Among the various "anti-plague" saints, the most famous and most invoked is Saint Roch. He was a fourteenth century French man from Montpellier who left his father's house to become a pilgrim. He went to Rome and then to other Italian cities
where he healed plague patients simply with the sign of the cross. He himself then fell ill with the plague and miraculously was healed. Later he died in prison, not recognized by his own family members.

His body is now in Venice, Italy, preserved in a church totally dedicated to him, together with the adjacent building Scuola Grande di San Rocco. Both are decorated especially by Jacopo Robusti (1518/19-1594) better known as Tintoretto, a
painter of the Venetian school of the Mannerist period.

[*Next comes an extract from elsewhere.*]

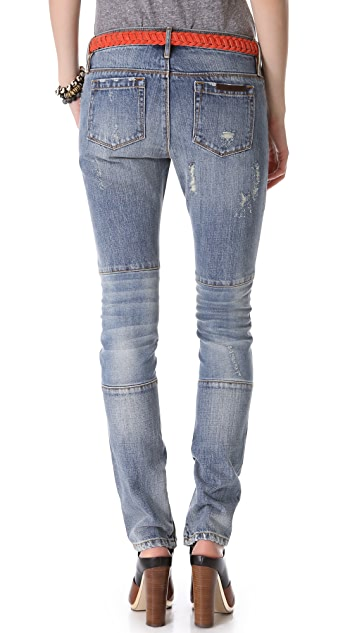 sass & bide The Familiar One Jeans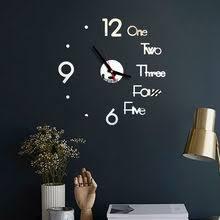 Купите <b>Часы</b> Винил — мегаскидки на <b>Часы</b> Винил AliExpress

In Italy alone, there are at least three thousand churches dedicated to the saint. It is therefore easy to find him represented in many paintings, altarpieces, frescoes and statues. But how may one recognize him? This article introduces the figure of Saint Roch, his iconographic attributes (such as the dog with the bread, the bubo on the thigh, and the angel) and how he is represented in Venetian figurative art of the 1500s by the great artist Tintoretto.